» **What is required**:
Reproduce the portion of the scope-mounting guide that begins with "At this point you" and ends after "and or nut.".

» **Document excerpt**:
################
Scope it out

With the scope in hand, remove the wing nut on the bottom that secures the scope to an AR series carry handle. With this removed you will have a bare screw protruding from the bottom of the scope's base—the basis for how we will be attaching it to the claw mount. Take the part you've just removed and set it aside because you will be making use of some of the parts from it. Next though, using your phillips head screwdriver, you'll want to remove the 4 screws on the sides of the the scope (two per side), and put them someplace safe. With those removed you will be able to remove the base from the scope, leaving you with two parts: the scope tube, and it's base.

The grind

At this point you can either buy a new bolt/nut that's relatively the size of the one on the scope base, or you can make use of the one that comes with the scope. For our purposes here I'll be showing you how to use the one that came with it. In general though, if you opt to buy a new bolt, you will need to get a nut that will fit in the channel on the claw mount (below the rail). You'll have to experiment with what works if you want to use a new bolt and or nut.
Putting an AR15 scope on the Stargate SG-1 MP5-A5

To remove the bolt from the scope's base, you will need to untighten the tiny flat head screw from the side (see photo). After that is loosened you will be able to remove the bolt by pushing it up from the bottom, and out of the base. The head of this bolt is square shaped to prevent it from turning; but, we want to file it down to a semi circular shape so that it can turn in the channel. Also, you will have to cut a notch into the top of it so that you can turn it with a flat head screw driver. A bench grinder works best for reshaping the screw head into a circle, however you could also use a metal file.


The next step in this modification is to determine where you want the scope placed on the mount. What I did was look at some reference photos with the scope and mount in front of me. If you move the scope (and it's base!) along the claw mount you can either pick what looks closest to what was done on screen, or what you like best. At this point, mark the top of the claw mount exactly where the screw from the scope touches it. This is where you will be drilling a hole.

Once you decide if you want to use the bolt you have or to buy a new one, it will be time to drill a hole into the claw mount. It's very important to drill your hole in the center of the channel so that the scope stands up straight. If you drill closer to one side then the scope will not sit evenly, and will lean to one side. With this in mind it's a good idea to drill a smaller pilot hole before using the larger drill bit (can ya tell I made this mistake!?).

Next you need to make sure that the nut you're going to use will fit into the channel inside of the claw mount. If you're using the circular nut that came with the scope then you will need to either saw off or grind down two sides of it so that it can slide into the channel. The threaded hole needs to line up with the hole you drilled though, so make sure you cut/grind both sides of the nut equally. The nut should fit into the channel but not turn.
################
» **Extracted material**:
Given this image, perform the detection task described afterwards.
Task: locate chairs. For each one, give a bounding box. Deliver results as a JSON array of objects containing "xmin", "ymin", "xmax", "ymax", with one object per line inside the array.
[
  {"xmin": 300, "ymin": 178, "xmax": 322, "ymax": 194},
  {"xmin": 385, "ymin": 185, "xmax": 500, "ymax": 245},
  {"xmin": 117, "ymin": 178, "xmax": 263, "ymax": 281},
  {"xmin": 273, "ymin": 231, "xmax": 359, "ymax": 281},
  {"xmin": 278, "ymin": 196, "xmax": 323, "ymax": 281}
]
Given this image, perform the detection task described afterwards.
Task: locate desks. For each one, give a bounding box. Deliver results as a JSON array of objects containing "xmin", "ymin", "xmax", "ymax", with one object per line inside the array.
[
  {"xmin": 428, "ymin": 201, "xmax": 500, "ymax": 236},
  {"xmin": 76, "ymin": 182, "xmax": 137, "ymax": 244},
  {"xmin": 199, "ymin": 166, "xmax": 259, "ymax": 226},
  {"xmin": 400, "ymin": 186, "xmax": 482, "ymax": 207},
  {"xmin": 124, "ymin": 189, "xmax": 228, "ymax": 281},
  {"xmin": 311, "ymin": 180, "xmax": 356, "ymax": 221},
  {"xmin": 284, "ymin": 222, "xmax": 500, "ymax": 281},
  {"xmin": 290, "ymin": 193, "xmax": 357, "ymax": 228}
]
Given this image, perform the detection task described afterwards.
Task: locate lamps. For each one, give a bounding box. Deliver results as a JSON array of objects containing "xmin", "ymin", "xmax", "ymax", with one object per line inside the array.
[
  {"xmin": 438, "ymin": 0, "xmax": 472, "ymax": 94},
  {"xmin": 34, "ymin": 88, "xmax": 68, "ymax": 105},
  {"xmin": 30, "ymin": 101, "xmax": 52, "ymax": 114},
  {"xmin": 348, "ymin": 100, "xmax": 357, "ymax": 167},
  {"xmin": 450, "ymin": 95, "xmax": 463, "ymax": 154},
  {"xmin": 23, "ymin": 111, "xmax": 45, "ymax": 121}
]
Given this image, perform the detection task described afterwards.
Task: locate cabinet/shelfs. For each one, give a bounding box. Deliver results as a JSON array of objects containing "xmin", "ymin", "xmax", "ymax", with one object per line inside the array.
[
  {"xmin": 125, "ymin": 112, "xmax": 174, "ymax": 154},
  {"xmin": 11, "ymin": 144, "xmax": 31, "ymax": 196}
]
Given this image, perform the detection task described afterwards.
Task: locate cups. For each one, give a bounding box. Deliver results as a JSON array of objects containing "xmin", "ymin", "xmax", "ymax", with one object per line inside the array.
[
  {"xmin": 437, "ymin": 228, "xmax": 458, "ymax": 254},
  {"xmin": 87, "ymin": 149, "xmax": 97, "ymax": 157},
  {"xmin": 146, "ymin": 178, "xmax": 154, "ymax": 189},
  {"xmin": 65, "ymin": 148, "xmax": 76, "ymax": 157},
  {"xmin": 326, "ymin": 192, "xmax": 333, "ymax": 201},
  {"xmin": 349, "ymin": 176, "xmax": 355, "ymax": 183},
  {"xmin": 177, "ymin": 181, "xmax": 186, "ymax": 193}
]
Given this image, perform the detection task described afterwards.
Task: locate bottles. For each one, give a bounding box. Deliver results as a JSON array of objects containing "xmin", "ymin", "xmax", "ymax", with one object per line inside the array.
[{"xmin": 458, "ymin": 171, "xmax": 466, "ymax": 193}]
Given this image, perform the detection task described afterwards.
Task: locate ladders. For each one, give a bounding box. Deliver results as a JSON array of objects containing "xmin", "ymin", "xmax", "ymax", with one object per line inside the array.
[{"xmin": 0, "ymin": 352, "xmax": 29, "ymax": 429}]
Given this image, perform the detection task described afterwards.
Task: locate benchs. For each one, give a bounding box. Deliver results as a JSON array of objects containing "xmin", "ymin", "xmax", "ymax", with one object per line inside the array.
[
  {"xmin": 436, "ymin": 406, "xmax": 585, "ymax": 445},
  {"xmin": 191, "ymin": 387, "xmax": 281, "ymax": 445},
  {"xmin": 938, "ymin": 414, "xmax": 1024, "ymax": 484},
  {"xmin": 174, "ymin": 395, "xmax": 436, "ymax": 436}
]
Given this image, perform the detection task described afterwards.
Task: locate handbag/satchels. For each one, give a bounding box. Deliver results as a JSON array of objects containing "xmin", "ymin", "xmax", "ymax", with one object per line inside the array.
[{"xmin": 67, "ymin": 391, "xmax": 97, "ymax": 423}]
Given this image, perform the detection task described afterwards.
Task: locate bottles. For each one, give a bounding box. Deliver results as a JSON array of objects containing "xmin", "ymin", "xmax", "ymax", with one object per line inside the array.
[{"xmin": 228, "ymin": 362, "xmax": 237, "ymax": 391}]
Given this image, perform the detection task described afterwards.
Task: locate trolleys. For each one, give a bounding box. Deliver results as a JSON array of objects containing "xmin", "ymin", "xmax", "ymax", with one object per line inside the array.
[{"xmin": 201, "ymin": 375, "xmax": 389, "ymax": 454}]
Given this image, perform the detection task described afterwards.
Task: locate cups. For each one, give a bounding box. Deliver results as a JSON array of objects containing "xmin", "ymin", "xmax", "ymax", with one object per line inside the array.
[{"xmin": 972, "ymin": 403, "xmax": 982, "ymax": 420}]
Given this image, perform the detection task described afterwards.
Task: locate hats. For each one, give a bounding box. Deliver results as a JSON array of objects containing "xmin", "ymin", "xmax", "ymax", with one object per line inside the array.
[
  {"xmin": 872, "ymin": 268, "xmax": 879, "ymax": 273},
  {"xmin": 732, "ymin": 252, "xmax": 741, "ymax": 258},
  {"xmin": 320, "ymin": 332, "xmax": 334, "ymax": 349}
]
################
» **Solution to this problem**:
At this point you can either buy a new bolt/nut that's relatively the size of the one on the scope base, or you can make use of the one that comes with the scope. For our purposes here I'll be showing you how to use the one that came with it. In general though, if you opt to buy a new bolt, you will need to get a nut that will fit in the channel on the claw mount (below the rail). You'll have to experiment with what works if you want to use a new bolt and or nut.